Exercise: Return every one of the lines below word for word, without the pictures.

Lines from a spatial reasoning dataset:
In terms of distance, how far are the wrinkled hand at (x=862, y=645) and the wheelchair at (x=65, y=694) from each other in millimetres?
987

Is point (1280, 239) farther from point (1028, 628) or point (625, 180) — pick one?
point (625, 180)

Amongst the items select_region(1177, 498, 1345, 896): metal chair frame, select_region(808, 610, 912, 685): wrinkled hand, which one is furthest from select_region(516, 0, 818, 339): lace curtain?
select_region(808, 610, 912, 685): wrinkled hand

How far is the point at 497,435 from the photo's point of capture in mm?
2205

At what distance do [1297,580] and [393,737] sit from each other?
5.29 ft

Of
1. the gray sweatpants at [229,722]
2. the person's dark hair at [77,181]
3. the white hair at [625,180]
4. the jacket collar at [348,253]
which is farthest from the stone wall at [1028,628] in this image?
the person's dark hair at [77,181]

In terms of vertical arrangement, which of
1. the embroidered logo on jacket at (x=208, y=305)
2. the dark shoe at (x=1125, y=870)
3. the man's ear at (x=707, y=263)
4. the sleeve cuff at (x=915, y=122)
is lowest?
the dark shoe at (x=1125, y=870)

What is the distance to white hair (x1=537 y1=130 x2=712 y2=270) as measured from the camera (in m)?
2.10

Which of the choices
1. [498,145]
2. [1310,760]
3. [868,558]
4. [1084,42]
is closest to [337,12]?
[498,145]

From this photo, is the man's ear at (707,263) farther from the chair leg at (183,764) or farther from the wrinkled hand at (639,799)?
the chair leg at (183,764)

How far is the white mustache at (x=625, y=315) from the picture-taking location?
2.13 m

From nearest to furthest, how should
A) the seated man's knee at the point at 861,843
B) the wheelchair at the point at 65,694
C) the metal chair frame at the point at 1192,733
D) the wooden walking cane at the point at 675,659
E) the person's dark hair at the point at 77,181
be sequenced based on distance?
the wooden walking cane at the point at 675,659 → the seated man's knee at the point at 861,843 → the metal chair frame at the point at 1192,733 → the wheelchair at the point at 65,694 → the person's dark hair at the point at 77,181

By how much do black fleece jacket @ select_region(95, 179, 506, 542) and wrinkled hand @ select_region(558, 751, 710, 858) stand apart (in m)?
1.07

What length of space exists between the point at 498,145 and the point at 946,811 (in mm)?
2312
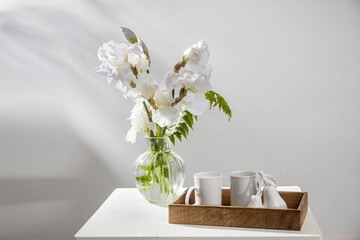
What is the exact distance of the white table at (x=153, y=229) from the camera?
47.7 inches

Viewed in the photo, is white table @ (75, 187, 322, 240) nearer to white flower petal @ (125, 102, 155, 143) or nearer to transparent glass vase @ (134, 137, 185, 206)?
transparent glass vase @ (134, 137, 185, 206)

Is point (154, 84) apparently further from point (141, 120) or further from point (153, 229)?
point (153, 229)

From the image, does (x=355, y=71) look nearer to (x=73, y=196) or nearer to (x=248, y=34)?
(x=248, y=34)

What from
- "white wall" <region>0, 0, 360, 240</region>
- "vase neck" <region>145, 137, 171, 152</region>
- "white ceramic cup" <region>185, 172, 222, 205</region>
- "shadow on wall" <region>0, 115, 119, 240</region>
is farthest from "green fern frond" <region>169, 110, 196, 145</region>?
"shadow on wall" <region>0, 115, 119, 240</region>

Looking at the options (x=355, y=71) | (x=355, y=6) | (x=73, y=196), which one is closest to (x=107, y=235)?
(x=73, y=196)

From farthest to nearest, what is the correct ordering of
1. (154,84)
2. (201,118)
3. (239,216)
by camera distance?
(201,118) → (154,84) → (239,216)

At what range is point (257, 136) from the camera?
2164 mm

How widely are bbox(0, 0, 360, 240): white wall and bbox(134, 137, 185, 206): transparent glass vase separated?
2.35 ft

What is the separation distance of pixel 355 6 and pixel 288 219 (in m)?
1.35

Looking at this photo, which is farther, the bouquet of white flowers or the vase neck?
the vase neck

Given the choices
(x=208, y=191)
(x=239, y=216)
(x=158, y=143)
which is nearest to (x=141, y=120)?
(x=158, y=143)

Answer to this task:
In terms of distance, how far are the wrinkled hand at (x=862, y=645) and the wheelchair at (x=65, y=694) from each other in millimetres?
987

Is point (1280, 239) farther from point (1028, 628) or point (625, 180) — pick one?
point (625, 180)

Amongst the items select_region(1177, 498, 1345, 896): metal chair frame, select_region(808, 610, 912, 685): wrinkled hand, which one is furthest from select_region(516, 0, 818, 339): lace curtain?
select_region(808, 610, 912, 685): wrinkled hand

How far is the point at 497,435 from the photo's point of capture in mm?
2205

At what distance do [1297,580] and [393,737] sit from each other?
5.29 ft

Of
1. the gray sweatpants at [229,722]
2. the person's dark hair at [77,181]
3. the white hair at [625,180]
4. the jacket collar at [348,253]
which is farthest from the stone wall at [1028,628] in this image?
the person's dark hair at [77,181]

In terms of vertical arrangement, which of
1. the embroidered logo on jacket at (x=208, y=305)
2. the dark shoe at (x=1125, y=870)
3. the man's ear at (x=707, y=263)
4. the sleeve cuff at (x=915, y=122)
is lowest?
the dark shoe at (x=1125, y=870)

What is the distance to white hair (x1=537 y1=130 x2=712 y2=270) as measured from the camera (in m)?
2.10

Which of the choices
1. [498,145]
2. [1310,760]
3. [868,558]
4. [1084,42]
is closest to [337,12]?
[498,145]

From this photo, is the man's ear at (707,263) farther from the chair leg at (183,764) or farther from the wrinkled hand at (639,799)?
the chair leg at (183,764)

How far is the white mustache at (x=625, y=315) from the picture-taking location?
2.13 m

From nearest to furthest, how should
A) the seated man's knee at the point at 861,843
B) the wheelchair at the point at 65,694
C) the metal chair frame at the point at 1192,733
D) the wooden walking cane at the point at 675,659
E) the person's dark hair at the point at 77,181
be sequenced based on distance?
the wooden walking cane at the point at 675,659 → the seated man's knee at the point at 861,843 → the metal chair frame at the point at 1192,733 → the wheelchair at the point at 65,694 → the person's dark hair at the point at 77,181

By how much do black fleece jacket @ select_region(95, 179, 506, 542) and wrinkled hand @ select_region(558, 751, 710, 858) stand apart (in m)?
1.07

What length of space exists between the point at 498,145 and the point at 946,811 (in mm)?
2312
What is the exact distance of the white table at (x=153, y=229) from the camera?
47.7 inches

Viewed in the photo, is white table @ (75, 187, 322, 240) nearer to white flower petal @ (125, 102, 155, 143) or nearer to transparent glass vase @ (134, 137, 185, 206)?
transparent glass vase @ (134, 137, 185, 206)

Is point (154, 84) apparently further from point (141, 120) or further from point (153, 229)?
point (153, 229)

From the image, does (x=355, y=71) look nearer to (x=73, y=196) or nearer to (x=248, y=34)?
(x=248, y=34)

What from
- "white wall" <region>0, 0, 360, 240</region>
- "vase neck" <region>145, 137, 171, 152</region>
- "white ceramic cup" <region>185, 172, 222, 205</region>
- "shadow on wall" <region>0, 115, 119, 240</region>
is farthest from "green fern frond" <region>169, 110, 196, 145</region>?
"shadow on wall" <region>0, 115, 119, 240</region>

Looking at the options (x=355, y=71) | (x=355, y=6) | (x=73, y=196), which one is closest to (x=107, y=235)?
(x=73, y=196)

From farthest to nearest, what is the correct ordering of
1. (154,84)
2. (201,118)
3. (239,216)
by camera distance?
(201,118) → (154,84) → (239,216)

At what range is point (257, 136) from the camera?
2164 mm

How widely are bbox(0, 0, 360, 240): white wall and bbox(134, 137, 185, 206): transparent glass vase separated?
2.35 ft

What is the separation distance of pixel 355 6 and pixel 288 219 (in m)?
1.35

Looking at this photo, which is farther, the bouquet of white flowers or the vase neck?
the vase neck

Given the choices
(x=208, y=191)
(x=239, y=216)
(x=158, y=143)
which is nearest to (x=141, y=120)?
(x=158, y=143)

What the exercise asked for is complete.